--- LISTED RECORDS ---
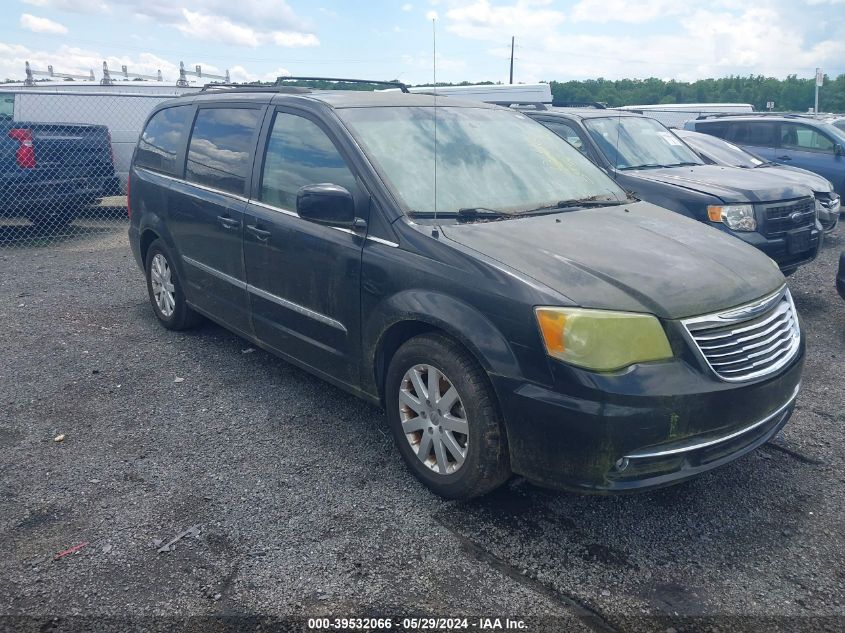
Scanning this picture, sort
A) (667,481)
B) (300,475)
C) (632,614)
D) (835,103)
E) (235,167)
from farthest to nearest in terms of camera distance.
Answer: (835,103)
(235,167)
(300,475)
(667,481)
(632,614)

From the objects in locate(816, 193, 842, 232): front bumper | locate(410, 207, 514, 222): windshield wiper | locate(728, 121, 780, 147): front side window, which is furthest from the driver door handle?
locate(728, 121, 780, 147): front side window

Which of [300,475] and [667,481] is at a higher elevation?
[667,481]

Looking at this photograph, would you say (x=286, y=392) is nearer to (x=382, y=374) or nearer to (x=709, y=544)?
(x=382, y=374)

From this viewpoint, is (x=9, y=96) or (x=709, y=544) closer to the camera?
(x=709, y=544)

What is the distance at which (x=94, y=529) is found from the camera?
3.12 metres

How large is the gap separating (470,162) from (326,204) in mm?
895

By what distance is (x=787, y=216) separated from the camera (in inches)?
257

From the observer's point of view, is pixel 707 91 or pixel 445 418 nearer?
pixel 445 418

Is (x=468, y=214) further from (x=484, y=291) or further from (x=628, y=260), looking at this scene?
(x=628, y=260)

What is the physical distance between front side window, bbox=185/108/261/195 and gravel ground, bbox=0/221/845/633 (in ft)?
4.46

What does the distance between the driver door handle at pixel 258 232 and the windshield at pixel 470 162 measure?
2.68 feet

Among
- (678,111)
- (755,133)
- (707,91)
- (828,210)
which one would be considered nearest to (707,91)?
(707,91)

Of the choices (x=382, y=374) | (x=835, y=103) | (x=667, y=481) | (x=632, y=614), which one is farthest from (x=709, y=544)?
(x=835, y=103)

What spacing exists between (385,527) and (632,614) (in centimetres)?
108
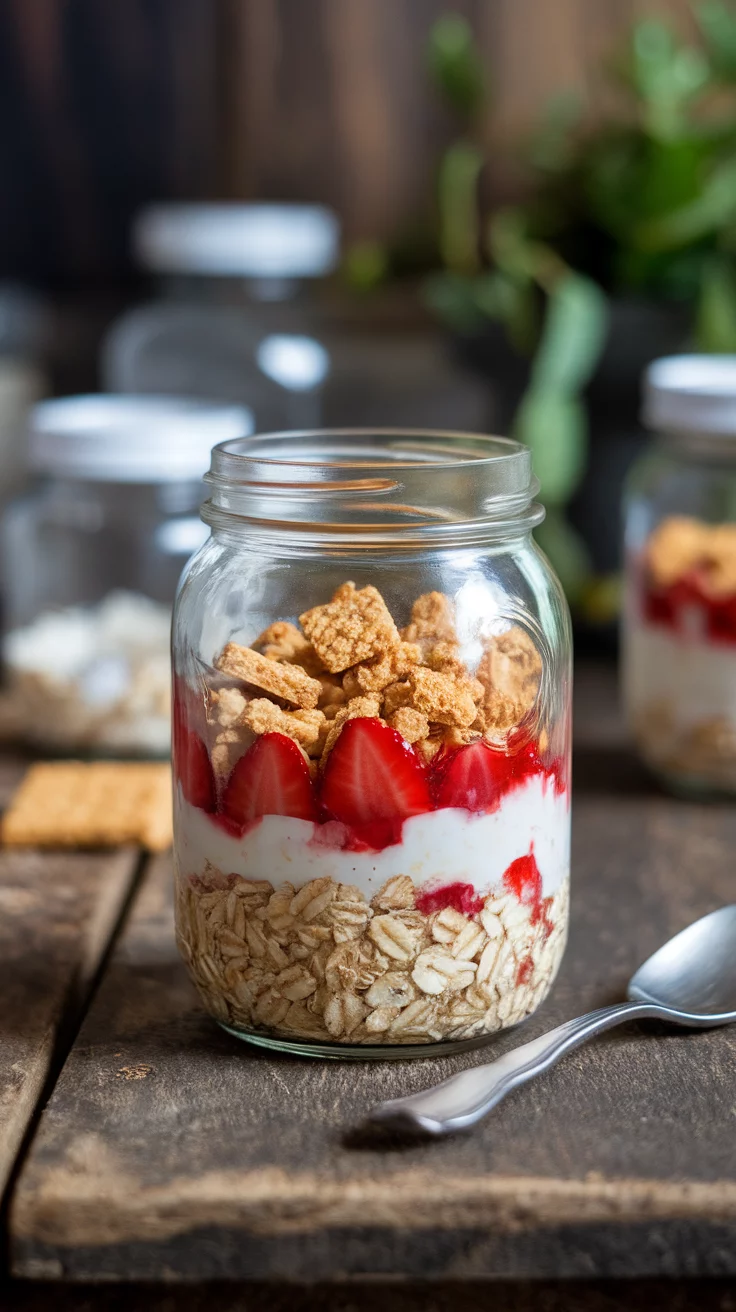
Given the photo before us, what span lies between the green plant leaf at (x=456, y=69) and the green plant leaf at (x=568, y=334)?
0.26m

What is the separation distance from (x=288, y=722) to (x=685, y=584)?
545 mm

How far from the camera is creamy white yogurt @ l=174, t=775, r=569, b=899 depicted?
720 mm

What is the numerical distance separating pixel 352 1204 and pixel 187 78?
4.70 ft

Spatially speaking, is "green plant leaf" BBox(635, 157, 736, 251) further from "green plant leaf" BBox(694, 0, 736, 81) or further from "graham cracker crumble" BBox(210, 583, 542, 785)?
"graham cracker crumble" BBox(210, 583, 542, 785)

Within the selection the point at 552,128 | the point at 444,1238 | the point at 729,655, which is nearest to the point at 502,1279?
the point at 444,1238

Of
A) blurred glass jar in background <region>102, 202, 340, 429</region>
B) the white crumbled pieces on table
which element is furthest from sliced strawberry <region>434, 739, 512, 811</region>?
blurred glass jar in background <region>102, 202, 340, 429</region>

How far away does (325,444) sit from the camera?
884 millimetres

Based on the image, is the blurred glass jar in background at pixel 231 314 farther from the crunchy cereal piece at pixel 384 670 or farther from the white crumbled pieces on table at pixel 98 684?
the crunchy cereal piece at pixel 384 670

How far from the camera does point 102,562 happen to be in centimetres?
136

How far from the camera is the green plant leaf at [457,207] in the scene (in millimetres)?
1609

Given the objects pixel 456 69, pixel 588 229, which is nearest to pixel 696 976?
pixel 588 229

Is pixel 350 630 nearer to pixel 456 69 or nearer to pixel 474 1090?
pixel 474 1090

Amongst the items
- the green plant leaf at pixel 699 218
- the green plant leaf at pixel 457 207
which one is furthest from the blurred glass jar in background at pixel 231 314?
the green plant leaf at pixel 699 218

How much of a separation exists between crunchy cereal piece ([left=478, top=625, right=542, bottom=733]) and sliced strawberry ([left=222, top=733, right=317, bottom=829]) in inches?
3.8
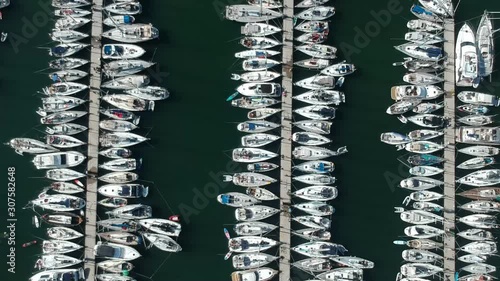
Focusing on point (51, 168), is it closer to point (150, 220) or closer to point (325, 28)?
point (150, 220)

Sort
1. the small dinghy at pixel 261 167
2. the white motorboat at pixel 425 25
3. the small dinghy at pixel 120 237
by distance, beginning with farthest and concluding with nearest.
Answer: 1. the white motorboat at pixel 425 25
2. the small dinghy at pixel 261 167
3. the small dinghy at pixel 120 237

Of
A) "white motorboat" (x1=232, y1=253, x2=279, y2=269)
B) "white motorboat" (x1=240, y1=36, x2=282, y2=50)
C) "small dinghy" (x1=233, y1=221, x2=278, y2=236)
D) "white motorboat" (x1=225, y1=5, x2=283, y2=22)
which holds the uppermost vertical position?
"white motorboat" (x1=225, y1=5, x2=283, y2=22)

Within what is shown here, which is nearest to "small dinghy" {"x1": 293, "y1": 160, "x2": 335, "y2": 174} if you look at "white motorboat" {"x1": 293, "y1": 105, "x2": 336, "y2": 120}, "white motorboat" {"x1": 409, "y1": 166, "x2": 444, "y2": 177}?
"white motorboat" {"x1": 293, "y1": 105, "x2": 336, "y2": 120}

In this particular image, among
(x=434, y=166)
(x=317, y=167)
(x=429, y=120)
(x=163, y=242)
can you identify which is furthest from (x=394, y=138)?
(x=163, y=242)

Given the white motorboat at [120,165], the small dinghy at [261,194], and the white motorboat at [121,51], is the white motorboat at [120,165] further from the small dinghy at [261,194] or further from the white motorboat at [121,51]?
the small dinghy at [261,194]

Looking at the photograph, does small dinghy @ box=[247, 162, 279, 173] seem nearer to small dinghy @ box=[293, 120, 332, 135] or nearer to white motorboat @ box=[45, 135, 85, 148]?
small dinghy @ box=[293, 120, 332, 135]

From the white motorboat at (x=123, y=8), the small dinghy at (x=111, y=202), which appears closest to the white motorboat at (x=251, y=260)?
the small dinghy at (x=111, y=202)

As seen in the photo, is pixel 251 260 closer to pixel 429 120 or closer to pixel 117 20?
pixel 429 120
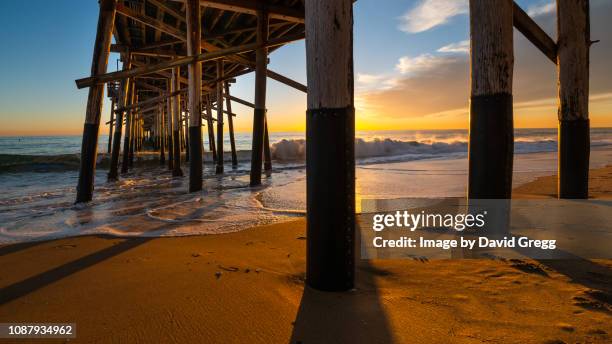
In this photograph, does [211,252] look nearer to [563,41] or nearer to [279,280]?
[279,280]

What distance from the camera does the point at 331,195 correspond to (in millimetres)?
1828

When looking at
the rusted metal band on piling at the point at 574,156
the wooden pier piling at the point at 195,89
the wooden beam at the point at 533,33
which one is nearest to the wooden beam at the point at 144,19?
the wooden pier piling at the point at 195,89

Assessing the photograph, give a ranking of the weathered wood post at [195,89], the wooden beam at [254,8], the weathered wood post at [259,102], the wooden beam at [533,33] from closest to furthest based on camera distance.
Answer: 1. the wooden beam at [533,33]
2. the weathered wood post at [195,89]
3. the wooden beam at [254,8]
4. the weathered wood post at [259,102]

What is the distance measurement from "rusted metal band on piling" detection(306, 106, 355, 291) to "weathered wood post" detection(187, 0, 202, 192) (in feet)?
17.6

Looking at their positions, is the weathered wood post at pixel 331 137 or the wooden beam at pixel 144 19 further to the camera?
the wooden beam at pixel 144 19

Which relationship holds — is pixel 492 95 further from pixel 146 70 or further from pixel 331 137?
pixel 146 70

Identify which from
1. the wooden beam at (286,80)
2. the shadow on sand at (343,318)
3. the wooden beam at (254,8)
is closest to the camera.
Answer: the shadow on sand at (343,318)

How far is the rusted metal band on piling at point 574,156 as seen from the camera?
11.6 feet

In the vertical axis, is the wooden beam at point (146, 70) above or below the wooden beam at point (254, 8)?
below

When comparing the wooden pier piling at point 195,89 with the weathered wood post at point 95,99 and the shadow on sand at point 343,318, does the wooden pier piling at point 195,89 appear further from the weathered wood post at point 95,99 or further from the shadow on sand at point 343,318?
the shadow on sand at point 343,318

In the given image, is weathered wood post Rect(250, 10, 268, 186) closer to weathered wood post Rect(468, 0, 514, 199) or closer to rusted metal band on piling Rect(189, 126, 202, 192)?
rusted metal band on piling Rect(189, 126, 202, 192)

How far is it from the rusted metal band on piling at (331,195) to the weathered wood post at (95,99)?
513 centimetres

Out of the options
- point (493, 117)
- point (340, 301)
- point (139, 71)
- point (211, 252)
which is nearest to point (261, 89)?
point (139, 71)

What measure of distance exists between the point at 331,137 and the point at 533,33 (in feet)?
9.76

--- TASK INSTRUCTIONS ---
Can you rewrite the records starting with the line with "How far from the camera is creamy" and going on through the line with "884 millimetres", putting "cut strawberry" in place of "sliced strawberry" and leaving everything else unchanged?

--- RESPONSE ---
How far from the camera is creamy white yogurt @ l=174, t=775, r=569, b=899 depicted?
720 mm

What is the numerical distance separating pixel 352 1204 and pixel 187 78?
4.70 ft

Spatially speaking, is "green plant leaf" BBox(635, 157, 736, 251) further from "green plant leaf" BBox(694, 0, 736, 81) or further from "graham cracker crumble" BBox(210, 583, 542, 785)?
"graham cracker crumble" BBox(210, 583, 542, 785)

Within the selection the point at 552,128 | the point at 444,1238 | the point at 729,655, which is nearest to the point at 502,1279?
the point at 444,1238

Of
A) blurred glass jar in background <region>102, 202, 340, 429</region>
B) the white crumbled pieces on table
which element is furthest from cut strawberry <region>434, 739, 512, 811</region>?
blurred glass jar in background <region>102, 202, 340, 429</region>

How far away does (325,444) sit from the camera?
884 millimetres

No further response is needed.